我们研究了1,25 - 二羟维生素D3(1,25(OH)2D3)在高钙血症和低钙血症大鼠模型中的作用,以及外源性25 - 羟维生素D3(25(OH)D3)对血清和组织铝(Al)负荷的影响。喂食0.2%铝饮食的大鼠每天皮下注射1,25(OH)2D3(80.9 ng/kg,n = 5和809 ng/kg,n = 8)、25(OH)D3(809 ng/kg,n = 4和8090 ng/kg,n = 8)或丙二醇载体,持续18天。给予809 ng/kg 1,25(OH)2D3的大鼠出现高钙血症,与配对喂食的对照组相比,血清(33.1对14.3微克/升,P小于0.01)、骨骼(21.2对13.2微克/克,P小于0.01)和肾脏(6.5对2.0微克/克,P小于0.01)中的铝浓度更高,但脑(1.2对1.5微克/克)或肝脏(0.9对0.8微克/克干组织)中的铝浓度无差异。较低剂量的1,25(OH)2D3对血清或组织铝无影响。用25(OH)D3治疗未增加血清钙、铝或组织铝浓度。为了将外源性1,25(OH)2D3的特定作用与同时发生的高钙血症区分开来,刺激了1,25(OH)2D3的内源性产生。动物喂食低钙饮食直至出现低钙血症,然后分为四组:一组给予低钙饮食(n = 7)21天,一组给予低钙饮食加0.2%铝(n = 7)21天,一组恢复正常钙饮食(n = 4)30天,一组恢复正常钙饮食9天,然后继续正常饮食加0.2%铝(n = 5)21天。

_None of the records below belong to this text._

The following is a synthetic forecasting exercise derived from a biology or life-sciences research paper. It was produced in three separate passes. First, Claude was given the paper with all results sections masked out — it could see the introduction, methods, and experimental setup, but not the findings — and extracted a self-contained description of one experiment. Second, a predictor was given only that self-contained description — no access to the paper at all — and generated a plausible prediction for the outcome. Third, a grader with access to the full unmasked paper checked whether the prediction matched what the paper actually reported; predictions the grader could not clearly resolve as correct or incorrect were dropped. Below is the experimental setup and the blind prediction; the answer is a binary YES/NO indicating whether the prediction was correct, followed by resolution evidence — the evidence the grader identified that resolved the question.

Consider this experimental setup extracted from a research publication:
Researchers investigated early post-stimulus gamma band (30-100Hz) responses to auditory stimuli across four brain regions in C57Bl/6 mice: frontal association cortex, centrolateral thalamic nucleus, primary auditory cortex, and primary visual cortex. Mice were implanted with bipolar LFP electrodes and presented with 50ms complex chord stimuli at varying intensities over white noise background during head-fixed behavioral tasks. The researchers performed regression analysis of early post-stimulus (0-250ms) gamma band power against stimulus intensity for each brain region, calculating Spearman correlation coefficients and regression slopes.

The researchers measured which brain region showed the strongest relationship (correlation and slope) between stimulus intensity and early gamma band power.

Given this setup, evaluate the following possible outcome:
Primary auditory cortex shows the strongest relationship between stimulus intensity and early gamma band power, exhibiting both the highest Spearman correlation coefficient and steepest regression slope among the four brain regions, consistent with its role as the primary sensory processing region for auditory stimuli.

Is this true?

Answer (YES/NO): YES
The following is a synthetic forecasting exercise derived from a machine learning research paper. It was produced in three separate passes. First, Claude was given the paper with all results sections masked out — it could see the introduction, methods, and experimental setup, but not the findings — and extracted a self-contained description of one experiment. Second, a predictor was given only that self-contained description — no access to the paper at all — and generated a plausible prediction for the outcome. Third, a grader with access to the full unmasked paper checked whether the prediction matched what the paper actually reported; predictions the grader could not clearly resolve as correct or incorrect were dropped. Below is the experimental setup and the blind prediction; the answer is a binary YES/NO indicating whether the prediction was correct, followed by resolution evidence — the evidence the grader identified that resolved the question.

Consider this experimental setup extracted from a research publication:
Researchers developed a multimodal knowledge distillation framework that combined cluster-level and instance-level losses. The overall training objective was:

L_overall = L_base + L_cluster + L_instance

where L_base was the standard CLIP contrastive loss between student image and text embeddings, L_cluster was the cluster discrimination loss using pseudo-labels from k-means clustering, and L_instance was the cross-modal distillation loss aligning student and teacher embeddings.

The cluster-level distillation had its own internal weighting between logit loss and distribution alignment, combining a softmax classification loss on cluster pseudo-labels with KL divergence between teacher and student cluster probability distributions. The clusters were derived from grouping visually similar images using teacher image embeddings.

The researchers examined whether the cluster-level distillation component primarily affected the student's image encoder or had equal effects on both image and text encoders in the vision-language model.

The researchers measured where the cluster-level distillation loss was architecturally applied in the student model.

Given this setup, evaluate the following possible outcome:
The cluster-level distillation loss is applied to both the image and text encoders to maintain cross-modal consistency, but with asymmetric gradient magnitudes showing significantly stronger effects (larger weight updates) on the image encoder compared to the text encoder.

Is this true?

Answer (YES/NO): NO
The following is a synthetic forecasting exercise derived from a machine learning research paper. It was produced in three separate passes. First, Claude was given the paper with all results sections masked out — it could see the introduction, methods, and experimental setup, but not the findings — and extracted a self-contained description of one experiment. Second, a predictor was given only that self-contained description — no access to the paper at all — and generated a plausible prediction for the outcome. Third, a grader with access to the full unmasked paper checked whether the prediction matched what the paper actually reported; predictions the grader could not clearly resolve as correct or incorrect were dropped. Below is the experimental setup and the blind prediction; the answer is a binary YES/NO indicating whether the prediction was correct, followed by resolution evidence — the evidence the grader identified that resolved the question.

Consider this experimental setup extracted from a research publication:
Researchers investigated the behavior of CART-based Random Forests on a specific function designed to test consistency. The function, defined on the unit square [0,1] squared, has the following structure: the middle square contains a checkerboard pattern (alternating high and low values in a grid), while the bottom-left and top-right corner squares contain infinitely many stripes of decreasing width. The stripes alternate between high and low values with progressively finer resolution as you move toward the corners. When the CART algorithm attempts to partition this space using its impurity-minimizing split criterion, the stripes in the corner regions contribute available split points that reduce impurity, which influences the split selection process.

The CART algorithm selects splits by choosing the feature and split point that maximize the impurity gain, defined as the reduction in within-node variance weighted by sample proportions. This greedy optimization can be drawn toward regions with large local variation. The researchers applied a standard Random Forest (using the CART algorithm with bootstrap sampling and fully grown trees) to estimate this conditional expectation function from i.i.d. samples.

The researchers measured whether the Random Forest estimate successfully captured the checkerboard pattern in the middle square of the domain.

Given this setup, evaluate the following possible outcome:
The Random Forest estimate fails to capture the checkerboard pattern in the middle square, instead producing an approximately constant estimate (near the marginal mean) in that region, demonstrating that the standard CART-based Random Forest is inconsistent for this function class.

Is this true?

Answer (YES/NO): YES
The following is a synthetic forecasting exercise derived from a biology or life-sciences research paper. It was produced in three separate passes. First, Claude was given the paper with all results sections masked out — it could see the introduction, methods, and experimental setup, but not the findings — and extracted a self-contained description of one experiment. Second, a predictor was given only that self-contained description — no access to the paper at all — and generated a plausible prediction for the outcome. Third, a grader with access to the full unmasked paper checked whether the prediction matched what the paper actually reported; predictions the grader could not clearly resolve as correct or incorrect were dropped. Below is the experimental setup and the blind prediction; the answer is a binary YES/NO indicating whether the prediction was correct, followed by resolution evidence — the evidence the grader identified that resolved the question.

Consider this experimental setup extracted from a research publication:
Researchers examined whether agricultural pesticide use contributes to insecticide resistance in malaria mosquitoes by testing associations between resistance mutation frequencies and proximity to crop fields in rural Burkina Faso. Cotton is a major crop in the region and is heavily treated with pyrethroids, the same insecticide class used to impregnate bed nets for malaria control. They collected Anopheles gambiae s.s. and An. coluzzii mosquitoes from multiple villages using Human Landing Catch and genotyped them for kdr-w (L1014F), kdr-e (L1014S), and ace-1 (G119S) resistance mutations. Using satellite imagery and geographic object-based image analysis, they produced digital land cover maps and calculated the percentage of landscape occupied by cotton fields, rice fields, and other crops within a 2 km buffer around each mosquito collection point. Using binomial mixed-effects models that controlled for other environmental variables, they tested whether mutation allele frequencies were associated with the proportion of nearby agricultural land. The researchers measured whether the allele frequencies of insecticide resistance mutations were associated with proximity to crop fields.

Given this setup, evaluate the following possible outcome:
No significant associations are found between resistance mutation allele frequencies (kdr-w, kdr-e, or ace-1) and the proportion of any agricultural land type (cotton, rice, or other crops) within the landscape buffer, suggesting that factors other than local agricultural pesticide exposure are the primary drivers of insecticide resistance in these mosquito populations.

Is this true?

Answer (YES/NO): YES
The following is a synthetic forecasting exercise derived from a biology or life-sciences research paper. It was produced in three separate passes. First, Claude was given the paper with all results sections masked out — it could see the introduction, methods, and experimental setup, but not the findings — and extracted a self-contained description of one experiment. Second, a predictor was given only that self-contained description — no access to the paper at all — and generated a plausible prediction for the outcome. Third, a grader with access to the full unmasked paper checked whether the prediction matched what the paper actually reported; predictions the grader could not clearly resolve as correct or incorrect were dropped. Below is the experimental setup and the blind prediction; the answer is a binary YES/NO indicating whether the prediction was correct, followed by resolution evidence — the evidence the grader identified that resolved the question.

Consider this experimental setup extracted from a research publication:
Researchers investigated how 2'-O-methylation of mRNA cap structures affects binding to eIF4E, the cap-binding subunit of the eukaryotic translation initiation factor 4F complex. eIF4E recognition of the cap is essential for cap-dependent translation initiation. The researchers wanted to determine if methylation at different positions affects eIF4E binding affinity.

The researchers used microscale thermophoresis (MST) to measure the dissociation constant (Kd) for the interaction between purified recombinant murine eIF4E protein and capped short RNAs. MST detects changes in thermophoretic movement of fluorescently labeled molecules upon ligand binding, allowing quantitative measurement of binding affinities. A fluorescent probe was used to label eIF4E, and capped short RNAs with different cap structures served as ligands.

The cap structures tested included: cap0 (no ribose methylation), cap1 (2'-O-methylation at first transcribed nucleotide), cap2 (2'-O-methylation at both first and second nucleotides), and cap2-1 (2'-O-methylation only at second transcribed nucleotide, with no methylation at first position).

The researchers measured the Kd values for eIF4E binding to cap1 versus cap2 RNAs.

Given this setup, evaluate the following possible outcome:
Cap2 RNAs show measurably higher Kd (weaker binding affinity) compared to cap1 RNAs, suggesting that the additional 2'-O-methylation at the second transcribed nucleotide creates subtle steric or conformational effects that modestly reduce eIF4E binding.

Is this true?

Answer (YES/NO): NO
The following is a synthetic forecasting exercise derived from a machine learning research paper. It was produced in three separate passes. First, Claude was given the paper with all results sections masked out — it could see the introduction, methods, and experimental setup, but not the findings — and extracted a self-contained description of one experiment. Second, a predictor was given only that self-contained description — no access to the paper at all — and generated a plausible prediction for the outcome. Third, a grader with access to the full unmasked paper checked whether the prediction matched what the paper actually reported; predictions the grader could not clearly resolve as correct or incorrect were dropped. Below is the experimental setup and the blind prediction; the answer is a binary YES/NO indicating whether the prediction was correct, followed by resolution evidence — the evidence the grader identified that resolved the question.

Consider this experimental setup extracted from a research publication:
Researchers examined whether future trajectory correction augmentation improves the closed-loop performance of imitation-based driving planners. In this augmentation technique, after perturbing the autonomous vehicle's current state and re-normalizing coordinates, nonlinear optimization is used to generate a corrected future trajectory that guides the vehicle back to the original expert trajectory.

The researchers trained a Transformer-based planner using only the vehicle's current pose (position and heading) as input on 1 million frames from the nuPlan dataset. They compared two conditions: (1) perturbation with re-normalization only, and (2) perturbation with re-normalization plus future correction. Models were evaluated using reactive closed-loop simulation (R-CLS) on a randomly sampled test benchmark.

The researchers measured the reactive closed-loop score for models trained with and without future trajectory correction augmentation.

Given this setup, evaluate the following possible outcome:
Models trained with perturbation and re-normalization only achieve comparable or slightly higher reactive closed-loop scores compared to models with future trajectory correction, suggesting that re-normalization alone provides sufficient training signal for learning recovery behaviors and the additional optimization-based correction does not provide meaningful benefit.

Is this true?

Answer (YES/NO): YES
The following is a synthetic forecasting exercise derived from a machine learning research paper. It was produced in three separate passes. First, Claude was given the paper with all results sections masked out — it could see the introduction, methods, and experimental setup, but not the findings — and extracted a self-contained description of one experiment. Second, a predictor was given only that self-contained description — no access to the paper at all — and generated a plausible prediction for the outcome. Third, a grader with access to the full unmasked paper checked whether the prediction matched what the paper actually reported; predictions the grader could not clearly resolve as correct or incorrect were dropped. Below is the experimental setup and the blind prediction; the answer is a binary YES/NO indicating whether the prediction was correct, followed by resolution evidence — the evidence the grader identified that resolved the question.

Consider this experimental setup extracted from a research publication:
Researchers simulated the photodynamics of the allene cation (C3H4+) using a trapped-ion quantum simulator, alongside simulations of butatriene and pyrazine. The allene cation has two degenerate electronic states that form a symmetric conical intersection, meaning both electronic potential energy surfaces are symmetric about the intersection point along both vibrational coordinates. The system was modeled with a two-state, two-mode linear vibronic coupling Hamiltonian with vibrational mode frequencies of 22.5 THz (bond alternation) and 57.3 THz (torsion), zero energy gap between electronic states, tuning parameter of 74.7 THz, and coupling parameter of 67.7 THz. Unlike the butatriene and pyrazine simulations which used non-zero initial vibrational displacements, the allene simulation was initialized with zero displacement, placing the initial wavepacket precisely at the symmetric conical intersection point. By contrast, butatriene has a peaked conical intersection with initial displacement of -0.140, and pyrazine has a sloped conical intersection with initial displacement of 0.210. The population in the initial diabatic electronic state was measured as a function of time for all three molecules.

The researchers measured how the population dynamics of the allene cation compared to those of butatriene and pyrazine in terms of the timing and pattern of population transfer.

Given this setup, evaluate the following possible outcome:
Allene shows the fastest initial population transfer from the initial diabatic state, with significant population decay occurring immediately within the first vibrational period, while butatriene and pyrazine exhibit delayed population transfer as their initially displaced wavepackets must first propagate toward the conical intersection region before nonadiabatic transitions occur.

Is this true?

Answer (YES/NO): NO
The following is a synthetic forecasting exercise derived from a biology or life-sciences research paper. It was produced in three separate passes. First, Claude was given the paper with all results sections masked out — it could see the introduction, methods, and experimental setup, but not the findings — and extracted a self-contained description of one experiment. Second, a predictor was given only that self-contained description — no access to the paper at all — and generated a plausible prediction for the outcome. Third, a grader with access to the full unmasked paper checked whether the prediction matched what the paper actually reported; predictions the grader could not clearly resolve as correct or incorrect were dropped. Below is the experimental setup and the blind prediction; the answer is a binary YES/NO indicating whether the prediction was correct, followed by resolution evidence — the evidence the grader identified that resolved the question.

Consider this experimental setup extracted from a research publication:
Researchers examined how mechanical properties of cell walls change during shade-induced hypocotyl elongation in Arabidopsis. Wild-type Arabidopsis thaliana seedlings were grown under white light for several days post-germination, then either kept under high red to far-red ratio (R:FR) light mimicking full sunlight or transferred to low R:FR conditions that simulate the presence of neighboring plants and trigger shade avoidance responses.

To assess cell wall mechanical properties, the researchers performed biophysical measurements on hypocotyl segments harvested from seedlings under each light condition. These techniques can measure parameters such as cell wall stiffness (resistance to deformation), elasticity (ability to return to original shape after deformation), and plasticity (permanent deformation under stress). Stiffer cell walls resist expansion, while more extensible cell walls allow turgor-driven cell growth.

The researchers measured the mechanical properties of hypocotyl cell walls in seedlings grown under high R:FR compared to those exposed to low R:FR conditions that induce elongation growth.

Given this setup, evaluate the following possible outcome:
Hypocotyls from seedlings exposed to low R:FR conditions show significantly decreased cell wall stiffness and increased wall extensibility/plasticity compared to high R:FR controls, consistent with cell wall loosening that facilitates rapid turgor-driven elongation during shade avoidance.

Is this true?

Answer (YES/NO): NO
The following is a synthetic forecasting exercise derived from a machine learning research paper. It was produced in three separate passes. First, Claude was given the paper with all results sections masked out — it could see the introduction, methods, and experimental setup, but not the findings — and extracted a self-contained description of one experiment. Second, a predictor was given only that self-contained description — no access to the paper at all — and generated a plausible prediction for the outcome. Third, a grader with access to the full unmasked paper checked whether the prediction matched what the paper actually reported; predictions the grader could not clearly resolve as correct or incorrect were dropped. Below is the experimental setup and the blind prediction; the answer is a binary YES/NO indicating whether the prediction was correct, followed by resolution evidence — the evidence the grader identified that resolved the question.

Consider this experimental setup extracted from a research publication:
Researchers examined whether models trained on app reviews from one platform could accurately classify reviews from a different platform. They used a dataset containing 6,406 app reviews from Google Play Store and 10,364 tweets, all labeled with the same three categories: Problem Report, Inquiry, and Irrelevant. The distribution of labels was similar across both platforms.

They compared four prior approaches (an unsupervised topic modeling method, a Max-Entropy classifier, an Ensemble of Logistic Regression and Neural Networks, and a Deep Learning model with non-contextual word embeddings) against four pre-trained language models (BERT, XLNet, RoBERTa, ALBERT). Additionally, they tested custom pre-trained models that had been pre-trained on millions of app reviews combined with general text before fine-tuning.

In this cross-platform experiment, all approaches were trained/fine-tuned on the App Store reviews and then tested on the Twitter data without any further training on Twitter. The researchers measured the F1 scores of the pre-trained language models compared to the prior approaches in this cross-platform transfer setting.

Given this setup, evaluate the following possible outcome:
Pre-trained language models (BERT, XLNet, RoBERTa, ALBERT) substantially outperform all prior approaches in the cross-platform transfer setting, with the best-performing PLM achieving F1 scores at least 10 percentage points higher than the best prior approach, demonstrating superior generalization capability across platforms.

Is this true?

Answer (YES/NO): NO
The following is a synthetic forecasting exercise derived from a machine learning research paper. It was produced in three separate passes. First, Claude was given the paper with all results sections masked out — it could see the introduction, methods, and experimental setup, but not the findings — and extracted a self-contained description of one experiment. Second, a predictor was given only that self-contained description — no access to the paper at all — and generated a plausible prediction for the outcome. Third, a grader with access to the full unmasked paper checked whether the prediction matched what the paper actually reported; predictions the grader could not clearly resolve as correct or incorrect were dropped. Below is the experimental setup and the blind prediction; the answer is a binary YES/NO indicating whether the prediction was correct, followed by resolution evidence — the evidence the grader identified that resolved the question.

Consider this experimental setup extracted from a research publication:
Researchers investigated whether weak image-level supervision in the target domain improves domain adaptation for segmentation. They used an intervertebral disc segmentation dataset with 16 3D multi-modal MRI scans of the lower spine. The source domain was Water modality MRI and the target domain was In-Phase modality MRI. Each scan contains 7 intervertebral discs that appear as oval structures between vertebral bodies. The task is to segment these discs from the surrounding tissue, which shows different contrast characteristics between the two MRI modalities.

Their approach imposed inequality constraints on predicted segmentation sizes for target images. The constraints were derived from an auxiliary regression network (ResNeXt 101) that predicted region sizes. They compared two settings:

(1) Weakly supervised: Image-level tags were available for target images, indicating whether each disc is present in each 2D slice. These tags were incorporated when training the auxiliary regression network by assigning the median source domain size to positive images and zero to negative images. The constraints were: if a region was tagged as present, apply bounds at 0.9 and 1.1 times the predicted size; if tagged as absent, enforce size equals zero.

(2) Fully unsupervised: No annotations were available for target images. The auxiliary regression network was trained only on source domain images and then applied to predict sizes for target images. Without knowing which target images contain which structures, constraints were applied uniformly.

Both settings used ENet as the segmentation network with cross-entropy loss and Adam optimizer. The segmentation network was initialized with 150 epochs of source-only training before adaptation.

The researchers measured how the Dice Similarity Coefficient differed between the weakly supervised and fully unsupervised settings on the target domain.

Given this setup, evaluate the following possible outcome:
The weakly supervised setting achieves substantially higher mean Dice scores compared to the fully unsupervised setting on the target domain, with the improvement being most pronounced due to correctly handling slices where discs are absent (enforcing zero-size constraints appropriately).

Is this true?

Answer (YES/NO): NO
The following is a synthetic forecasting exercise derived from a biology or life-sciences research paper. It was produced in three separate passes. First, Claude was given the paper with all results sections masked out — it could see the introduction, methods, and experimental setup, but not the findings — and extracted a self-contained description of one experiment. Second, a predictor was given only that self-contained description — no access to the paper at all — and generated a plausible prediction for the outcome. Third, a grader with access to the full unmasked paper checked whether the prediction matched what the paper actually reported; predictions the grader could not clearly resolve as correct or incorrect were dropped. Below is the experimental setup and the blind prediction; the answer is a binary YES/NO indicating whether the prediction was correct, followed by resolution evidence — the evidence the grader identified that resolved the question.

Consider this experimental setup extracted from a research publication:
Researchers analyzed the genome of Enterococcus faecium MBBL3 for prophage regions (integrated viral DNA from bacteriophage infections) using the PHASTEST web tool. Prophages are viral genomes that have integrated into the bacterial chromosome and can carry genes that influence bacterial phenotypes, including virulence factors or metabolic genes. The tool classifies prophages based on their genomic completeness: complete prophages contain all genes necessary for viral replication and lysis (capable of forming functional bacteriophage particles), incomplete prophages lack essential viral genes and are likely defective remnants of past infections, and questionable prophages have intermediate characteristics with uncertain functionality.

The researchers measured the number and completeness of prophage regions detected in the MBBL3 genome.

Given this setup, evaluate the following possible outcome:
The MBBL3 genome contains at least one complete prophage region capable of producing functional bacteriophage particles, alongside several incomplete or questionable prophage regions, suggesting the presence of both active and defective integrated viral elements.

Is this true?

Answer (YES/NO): NO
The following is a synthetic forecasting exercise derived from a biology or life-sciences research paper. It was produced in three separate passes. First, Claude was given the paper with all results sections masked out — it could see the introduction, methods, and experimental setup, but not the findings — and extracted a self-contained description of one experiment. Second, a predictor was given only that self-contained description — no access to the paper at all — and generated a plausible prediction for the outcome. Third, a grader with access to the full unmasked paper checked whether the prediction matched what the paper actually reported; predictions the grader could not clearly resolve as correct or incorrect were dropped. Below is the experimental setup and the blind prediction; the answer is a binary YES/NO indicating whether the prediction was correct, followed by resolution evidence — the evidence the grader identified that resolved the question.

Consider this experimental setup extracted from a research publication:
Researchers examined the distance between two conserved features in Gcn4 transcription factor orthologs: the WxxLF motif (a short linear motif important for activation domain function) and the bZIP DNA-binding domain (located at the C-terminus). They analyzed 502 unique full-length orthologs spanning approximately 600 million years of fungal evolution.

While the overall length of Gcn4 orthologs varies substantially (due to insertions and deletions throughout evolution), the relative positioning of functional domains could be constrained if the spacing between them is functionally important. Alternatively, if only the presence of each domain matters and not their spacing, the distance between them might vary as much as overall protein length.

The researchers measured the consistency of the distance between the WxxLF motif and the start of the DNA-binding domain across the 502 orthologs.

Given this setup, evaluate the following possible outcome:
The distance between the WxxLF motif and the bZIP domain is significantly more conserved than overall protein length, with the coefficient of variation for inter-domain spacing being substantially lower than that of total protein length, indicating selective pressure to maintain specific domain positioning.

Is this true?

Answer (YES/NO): YES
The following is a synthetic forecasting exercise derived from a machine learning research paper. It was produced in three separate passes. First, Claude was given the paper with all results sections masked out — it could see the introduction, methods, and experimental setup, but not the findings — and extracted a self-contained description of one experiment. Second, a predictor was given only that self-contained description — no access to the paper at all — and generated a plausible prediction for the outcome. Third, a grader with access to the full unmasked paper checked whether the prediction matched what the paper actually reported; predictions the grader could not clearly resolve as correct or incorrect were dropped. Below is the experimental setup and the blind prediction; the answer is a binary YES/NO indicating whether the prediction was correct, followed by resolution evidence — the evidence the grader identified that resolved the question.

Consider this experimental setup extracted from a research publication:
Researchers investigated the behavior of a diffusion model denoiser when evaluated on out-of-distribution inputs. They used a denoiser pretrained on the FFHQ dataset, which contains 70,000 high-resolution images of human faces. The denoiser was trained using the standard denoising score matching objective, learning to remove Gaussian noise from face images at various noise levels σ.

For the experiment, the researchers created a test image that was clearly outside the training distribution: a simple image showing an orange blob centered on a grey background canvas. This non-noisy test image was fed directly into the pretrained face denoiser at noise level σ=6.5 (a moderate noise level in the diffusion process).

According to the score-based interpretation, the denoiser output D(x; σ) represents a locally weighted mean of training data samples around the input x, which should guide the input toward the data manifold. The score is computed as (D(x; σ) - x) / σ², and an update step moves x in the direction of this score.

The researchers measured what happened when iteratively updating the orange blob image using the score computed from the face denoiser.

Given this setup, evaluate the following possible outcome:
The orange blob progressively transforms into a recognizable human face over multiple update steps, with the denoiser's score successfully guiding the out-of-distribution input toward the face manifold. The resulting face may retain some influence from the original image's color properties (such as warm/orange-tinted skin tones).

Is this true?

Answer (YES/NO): NO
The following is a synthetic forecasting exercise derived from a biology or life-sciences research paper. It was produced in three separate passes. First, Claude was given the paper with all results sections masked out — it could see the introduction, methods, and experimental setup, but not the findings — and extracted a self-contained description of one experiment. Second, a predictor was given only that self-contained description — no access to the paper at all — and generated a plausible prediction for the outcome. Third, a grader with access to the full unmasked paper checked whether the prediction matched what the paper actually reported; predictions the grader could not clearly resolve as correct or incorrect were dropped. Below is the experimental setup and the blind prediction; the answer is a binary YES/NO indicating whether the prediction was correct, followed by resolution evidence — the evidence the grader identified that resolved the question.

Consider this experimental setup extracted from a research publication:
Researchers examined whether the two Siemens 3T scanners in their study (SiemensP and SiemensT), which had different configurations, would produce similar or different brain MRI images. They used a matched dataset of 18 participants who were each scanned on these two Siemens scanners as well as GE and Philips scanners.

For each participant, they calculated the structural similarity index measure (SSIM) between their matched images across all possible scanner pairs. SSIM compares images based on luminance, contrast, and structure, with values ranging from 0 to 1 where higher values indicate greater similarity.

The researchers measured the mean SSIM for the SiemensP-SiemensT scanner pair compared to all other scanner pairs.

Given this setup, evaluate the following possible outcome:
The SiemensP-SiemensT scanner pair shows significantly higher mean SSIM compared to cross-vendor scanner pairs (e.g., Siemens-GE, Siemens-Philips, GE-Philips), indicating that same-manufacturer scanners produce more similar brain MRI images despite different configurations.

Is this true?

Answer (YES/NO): YES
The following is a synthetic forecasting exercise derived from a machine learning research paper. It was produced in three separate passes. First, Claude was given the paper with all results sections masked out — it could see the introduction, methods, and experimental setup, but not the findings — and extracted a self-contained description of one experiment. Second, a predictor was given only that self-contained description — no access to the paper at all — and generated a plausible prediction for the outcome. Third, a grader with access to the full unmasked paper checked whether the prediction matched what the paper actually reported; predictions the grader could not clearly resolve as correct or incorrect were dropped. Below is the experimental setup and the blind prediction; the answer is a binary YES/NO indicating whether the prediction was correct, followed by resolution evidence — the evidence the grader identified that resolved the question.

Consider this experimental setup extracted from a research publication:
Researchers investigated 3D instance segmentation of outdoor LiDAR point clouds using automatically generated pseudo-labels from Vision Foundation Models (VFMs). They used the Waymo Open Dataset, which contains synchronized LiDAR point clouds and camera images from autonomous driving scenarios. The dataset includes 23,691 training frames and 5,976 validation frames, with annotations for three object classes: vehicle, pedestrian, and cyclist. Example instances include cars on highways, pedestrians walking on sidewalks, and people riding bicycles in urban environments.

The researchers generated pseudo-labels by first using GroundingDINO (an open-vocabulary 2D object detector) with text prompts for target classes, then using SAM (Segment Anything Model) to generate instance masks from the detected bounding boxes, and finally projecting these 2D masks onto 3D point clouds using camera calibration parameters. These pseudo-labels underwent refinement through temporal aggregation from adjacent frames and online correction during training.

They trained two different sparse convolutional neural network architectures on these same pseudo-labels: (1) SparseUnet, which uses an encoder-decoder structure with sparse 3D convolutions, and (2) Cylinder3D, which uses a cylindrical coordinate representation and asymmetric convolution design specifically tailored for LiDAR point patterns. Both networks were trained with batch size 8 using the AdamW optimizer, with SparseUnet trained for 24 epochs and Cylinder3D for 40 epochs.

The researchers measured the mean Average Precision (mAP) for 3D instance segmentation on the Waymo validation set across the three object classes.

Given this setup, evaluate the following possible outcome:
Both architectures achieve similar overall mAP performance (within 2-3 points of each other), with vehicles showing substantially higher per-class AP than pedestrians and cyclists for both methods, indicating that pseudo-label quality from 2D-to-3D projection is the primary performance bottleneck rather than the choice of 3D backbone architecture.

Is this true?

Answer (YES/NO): NO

与低钙血症对照组相比,喂食铝饮食的低钙血症大鼠血清(143.6对31.8微克/升,P小于0.01)、骨骼(16.0对2.9微克/克,P小于0.01)和肾脏(8.2对2.8微克/克,P小于0.005)中的铝浓度更高,但脑(3.4对2.3微克/克)或肝脏(3.8对2.3微克/克)中的铝浓度无差异。血清、骨骼和肾脏中的铝浓度也显著高于喂食铝饮食的正常钙血症大鼠。这些结果表明,药理剂量的1,25(OH)2D3和饮食性低钙血症会增强胃肠道铝吸收以及血清、肾脏和骨骼中的铝浓度。